Public health policies should focus on promoting a healthy lifestyle that includes physical activity, fresh fruits and vegetables, and a moderate caloric intake, rather than targeting fructose in the diet. This is the conclusion of two recent publications by researchers from the University of Lausanne, Switzerland, which look at the scientific basis behind claims that fructose is toxic. This Science Brief is based on those publications.
Recently, fructose has been the focus of attention in a debate on the potential adverse health effects of sugars. It has been suggested that fructose is involved in the development of obesity and associated metabolic diseases such as heart disease, fatty liver, and diabetes mellitus. In their reviews, the Swiss researchers present scientific evidence demonstrating a trade-off between potential risks and benefits of fructose consumption. They also highlight a number of knowledge gaps.
Fructose is a sugar which is naturally present in fruits and honey. Today, the bulk of our dietary fructose comes from sucrose (also known as ‘table sugar’), although it is also present in glucose-fructose syrup, a liquid sweetener used in the manufacturing of foods and beverages.
It has been suggested that fructose or sucrose may encourage us to eat more because they are less satiating than other nutrients, potentially increasing the risk of obesity. However, the significance of this has not been demonstrated in practice. A number of small studies which have looked at the effect of meals with different glucose:fructose ratios on satiety have found no strong evidence of this. The authors point out that body weight is dependent on the balance between energy consumed and energy expended. It is likely, therefore, that any effect of fructose on body weight is the result of an increased total energy intake which has not been balanced with increased physical activity.
Studies have shown that large doses of fructose (1.5–3g/kg body weight/day) over the short term can increase levels of triglycerides (fats) in the blood. Elevated blood triglycerides are a risk factor for developing atherosclerosis – a vascular condition in which fatty deposits accumulate in the walls of arteries. A meta-analysis of small trials in healthy volunteers indicated that blood triglyceride concentrations were increased with fructose intakes greater than 50g per day.
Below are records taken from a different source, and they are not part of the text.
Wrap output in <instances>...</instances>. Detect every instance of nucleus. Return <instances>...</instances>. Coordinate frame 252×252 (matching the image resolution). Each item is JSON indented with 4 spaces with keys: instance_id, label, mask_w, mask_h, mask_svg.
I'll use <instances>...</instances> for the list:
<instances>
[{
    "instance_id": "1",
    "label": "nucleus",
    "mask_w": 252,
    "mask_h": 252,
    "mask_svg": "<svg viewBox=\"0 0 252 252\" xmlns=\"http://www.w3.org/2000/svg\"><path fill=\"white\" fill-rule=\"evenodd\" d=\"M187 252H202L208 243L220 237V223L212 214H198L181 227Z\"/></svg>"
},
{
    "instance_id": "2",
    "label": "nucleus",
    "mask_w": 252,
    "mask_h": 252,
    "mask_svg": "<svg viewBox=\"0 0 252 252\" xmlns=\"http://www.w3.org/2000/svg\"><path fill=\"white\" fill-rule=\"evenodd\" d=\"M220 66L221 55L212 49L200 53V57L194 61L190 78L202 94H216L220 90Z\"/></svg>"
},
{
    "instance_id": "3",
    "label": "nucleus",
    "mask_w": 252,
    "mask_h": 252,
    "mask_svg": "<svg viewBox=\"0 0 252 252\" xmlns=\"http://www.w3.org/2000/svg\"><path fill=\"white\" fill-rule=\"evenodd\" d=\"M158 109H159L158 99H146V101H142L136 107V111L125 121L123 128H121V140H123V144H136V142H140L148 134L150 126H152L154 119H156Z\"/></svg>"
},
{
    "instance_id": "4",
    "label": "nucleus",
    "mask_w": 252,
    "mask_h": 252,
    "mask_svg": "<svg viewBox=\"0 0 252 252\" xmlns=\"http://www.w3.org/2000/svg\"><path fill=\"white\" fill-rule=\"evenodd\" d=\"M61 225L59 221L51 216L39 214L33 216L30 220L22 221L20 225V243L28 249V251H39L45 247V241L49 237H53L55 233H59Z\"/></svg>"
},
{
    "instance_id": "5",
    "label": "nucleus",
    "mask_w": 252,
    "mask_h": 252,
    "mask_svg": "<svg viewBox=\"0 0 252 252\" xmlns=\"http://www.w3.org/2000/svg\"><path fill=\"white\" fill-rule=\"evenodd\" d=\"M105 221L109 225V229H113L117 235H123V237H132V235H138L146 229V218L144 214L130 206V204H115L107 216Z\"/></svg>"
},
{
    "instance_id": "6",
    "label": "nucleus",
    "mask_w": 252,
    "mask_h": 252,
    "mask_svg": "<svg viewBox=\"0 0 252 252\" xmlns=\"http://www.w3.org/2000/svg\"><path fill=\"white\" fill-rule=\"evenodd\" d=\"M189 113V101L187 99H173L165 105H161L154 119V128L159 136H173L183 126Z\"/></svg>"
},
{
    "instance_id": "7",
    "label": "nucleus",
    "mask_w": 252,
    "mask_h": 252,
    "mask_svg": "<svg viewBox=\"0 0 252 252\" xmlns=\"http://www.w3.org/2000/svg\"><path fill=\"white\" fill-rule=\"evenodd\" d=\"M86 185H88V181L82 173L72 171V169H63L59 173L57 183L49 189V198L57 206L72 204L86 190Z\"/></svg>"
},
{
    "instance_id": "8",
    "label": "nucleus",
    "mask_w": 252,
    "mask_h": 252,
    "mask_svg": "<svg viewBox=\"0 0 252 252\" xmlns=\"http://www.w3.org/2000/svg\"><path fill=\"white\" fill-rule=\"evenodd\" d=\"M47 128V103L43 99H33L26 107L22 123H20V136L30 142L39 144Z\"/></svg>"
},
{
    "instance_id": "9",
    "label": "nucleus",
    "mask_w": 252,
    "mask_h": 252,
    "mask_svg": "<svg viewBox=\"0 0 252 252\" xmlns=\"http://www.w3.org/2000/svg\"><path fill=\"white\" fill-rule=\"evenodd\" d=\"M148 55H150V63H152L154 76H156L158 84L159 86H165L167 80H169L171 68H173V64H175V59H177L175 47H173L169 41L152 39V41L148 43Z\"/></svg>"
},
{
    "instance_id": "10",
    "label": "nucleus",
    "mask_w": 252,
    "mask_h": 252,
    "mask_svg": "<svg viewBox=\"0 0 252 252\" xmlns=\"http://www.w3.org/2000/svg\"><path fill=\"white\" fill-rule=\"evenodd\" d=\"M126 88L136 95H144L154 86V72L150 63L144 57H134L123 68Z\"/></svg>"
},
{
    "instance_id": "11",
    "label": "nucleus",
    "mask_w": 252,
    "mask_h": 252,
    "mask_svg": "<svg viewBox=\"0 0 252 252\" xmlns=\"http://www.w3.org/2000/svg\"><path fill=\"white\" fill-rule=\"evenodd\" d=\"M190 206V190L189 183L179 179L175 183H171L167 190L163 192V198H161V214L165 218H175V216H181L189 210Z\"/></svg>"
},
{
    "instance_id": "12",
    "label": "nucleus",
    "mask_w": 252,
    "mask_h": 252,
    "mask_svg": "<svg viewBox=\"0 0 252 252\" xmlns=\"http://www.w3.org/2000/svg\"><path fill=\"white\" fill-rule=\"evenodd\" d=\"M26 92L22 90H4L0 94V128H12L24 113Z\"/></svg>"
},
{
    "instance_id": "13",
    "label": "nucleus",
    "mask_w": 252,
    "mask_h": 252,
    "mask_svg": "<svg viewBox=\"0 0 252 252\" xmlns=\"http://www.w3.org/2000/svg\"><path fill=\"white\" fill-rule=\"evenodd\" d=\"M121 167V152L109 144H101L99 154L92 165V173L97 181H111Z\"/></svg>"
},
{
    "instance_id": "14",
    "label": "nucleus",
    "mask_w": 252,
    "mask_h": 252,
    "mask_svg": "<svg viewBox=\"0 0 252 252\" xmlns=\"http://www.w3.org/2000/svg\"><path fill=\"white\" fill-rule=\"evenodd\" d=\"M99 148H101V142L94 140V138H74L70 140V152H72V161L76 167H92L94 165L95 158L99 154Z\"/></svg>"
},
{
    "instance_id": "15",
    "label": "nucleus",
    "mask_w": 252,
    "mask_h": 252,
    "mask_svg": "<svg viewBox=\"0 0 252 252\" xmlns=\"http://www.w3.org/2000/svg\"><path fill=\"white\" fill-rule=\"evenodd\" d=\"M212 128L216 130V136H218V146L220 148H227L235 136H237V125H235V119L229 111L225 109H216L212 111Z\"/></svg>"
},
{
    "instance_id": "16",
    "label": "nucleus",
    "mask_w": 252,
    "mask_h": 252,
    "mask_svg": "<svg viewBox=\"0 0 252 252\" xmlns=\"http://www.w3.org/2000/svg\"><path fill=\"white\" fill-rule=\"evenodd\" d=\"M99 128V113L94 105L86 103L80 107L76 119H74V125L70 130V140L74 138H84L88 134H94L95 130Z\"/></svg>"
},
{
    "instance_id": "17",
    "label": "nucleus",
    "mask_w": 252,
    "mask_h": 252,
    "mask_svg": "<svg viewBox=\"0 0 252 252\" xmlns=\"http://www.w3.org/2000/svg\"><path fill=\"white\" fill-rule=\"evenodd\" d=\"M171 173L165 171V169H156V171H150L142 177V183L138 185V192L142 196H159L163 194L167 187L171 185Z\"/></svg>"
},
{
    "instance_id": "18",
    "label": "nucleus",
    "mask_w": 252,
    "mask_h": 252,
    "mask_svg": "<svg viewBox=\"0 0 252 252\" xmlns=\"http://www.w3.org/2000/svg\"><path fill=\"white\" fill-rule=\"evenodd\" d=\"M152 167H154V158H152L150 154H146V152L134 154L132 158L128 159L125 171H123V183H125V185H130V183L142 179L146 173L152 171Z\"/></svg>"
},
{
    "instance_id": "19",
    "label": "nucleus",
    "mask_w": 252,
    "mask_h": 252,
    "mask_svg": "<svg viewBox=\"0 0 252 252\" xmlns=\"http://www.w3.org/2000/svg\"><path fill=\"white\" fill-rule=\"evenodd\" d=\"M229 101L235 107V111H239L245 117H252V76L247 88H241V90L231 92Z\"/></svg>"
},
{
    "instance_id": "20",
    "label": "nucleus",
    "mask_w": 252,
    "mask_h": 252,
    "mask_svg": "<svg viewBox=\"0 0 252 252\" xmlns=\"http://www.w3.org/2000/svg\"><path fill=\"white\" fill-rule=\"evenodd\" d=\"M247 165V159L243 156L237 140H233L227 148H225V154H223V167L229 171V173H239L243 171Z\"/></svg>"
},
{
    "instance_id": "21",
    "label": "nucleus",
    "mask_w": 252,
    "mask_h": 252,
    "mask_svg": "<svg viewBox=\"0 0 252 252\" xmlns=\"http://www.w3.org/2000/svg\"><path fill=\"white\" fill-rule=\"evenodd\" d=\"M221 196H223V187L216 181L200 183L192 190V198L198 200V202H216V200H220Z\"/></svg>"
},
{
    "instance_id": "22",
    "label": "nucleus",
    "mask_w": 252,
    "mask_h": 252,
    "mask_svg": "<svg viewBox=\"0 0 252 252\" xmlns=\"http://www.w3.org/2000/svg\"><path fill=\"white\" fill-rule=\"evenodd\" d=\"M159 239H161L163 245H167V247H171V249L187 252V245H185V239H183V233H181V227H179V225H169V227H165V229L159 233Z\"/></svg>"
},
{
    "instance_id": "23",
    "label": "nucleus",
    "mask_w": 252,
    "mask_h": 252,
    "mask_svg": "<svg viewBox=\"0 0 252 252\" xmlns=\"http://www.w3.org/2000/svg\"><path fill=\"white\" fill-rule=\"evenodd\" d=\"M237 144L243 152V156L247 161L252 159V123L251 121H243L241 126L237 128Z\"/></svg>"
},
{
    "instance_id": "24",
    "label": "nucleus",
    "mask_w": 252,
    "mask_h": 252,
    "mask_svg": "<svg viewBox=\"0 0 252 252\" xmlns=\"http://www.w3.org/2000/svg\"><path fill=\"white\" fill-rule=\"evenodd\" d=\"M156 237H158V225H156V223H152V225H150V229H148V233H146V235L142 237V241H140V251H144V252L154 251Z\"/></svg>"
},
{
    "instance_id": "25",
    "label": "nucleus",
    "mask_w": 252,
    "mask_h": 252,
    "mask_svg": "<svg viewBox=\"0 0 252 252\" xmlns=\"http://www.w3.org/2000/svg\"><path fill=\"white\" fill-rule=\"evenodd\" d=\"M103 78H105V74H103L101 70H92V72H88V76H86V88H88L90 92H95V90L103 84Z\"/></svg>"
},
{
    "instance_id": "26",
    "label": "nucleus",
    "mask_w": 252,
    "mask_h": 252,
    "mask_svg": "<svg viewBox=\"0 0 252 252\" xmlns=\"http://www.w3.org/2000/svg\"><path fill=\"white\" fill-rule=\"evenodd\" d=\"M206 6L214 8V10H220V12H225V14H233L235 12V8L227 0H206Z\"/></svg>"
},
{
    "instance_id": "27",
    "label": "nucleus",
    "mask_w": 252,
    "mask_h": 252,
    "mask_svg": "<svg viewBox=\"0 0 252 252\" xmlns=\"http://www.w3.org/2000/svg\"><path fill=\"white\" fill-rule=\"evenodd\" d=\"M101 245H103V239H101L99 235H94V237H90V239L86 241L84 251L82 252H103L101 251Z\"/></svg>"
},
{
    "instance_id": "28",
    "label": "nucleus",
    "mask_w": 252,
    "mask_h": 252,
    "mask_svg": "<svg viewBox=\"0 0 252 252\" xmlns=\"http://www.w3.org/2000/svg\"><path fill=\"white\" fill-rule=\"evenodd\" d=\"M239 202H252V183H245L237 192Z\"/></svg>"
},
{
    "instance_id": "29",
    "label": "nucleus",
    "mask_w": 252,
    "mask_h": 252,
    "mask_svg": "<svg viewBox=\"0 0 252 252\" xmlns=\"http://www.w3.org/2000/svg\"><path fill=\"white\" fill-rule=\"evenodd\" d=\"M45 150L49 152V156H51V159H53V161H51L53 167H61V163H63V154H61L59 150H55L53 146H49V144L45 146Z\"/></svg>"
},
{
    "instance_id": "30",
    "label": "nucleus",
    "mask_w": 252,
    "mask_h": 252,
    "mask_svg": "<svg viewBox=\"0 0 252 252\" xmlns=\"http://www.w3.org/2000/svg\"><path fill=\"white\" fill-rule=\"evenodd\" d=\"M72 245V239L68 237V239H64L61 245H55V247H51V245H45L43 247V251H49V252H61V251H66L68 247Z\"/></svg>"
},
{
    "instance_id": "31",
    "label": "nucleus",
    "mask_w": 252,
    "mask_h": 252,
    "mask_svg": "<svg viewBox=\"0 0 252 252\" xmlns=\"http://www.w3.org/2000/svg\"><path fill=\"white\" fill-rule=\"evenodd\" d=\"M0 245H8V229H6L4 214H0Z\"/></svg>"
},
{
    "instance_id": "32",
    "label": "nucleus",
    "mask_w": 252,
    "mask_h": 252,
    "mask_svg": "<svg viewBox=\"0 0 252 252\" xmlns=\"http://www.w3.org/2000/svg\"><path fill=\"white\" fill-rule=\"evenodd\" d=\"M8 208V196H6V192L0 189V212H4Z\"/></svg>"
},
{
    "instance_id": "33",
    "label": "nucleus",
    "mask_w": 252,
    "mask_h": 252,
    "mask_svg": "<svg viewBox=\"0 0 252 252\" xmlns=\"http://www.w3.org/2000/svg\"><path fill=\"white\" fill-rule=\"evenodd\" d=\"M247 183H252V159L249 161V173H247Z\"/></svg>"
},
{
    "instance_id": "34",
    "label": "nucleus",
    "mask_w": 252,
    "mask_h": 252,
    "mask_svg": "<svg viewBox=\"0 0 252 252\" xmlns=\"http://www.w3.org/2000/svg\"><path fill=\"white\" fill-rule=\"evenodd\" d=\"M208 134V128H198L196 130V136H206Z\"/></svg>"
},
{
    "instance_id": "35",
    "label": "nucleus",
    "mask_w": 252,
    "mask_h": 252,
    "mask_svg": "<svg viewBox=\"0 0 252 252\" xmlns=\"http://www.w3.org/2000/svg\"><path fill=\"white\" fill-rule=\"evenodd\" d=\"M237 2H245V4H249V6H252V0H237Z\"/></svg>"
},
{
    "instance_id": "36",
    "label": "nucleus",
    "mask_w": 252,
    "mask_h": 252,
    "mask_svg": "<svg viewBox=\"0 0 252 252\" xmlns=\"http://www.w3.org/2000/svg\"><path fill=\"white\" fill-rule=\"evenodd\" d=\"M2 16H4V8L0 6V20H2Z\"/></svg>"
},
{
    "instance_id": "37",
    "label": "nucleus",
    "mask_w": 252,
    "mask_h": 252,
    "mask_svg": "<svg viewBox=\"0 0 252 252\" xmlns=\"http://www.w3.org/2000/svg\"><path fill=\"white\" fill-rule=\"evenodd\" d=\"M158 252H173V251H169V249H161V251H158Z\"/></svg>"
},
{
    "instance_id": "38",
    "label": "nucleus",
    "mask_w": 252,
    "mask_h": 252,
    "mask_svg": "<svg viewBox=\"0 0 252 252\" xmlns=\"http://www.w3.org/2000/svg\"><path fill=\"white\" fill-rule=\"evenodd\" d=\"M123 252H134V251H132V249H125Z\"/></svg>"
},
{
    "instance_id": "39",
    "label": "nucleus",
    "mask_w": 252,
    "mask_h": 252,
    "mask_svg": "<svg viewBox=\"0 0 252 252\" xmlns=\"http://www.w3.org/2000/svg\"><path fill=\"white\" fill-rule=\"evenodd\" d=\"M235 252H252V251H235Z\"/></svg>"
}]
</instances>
Similarly, moderate amounts of 40g fructose per day tended to lead to undesirable changes in cholesterol. Given that average daily fructose consumption across America, Europe and Oceania is 50 to 75g, a part of the population may be exposed to such effects. It has also been proposed that fructose, when combined with excess energy intake, could preferentially increase visceral fat (this is fat which collects around the organs). However, the authors point out that this is based on a single study and has yet to be confirmed in larger, well-controlled studies.
According to the Swiss researchers, the notion that fructose may be implicated in increased fat storage in the liver and in the development of non-alcoholic fatty liver disease (NAFLD) is based mainly on animal experiments. In human studies, intakes as high as 30% of daily energy from fructose were necessary to increase fat storage in the liver, while lower intakes did not produce significant effects. There is currently no epidemiological data from large studies on the relationship between fructose or sucrose intake and NAFLD.
Finally, it has been suggested that fructose leads to impaired insulin sensitivity. Insulin is a hormone which stimulates the body to metabolise glucose. In cases where the body becomes less sensitive to insulin, there is an increased risk of developing metabolic diseases such as type 2 diabetes. Studies show that providing people with 20-30% extra energy as fructose over a short period appears to lead to some impairment of insulin sensitivity in the liver, but does not result in any significant whole body insulin resistance. This suggests that fructose is unlikely to be adversely implicated in the ability of insulin to regulate glucose metabolism.
To what extent high fructose consumption may affect metabolic risk factors is very much influenced by one’s level of physical activity, conclude the Swiss researchers. High intakes of fructose appear to have no negative health effects on triglyceride concentrations in very physically active people, while in athletes such intakes may even enhance performance (such as by ensuring high glycogen stores in the liver). At the same time, it is important to point out that energy excess from any food source is likely to lead to undesirable metabolic changes.
The authors emphasise that further research is needed on the physiological effects of fructose before public health action is warranted. In their words, “it appears sound to limit consumption of sugar as part of any weight loss program and in individuals at high risk of developing metabolic diseases. There is no evidence, however, that fructose is the sole, or even the main factor in the development of these diseases, nor that it is deleterious to everybody.” Too much of any energy source is associated with excess body weight and metabolic changes, and fructose is no exception. Instead of homing in on this nutrient, the authors recommend that public health policies focus more broadly on encouraging healthy lifestyles that include physical activity, nutritious diets and moderate caloric intakes.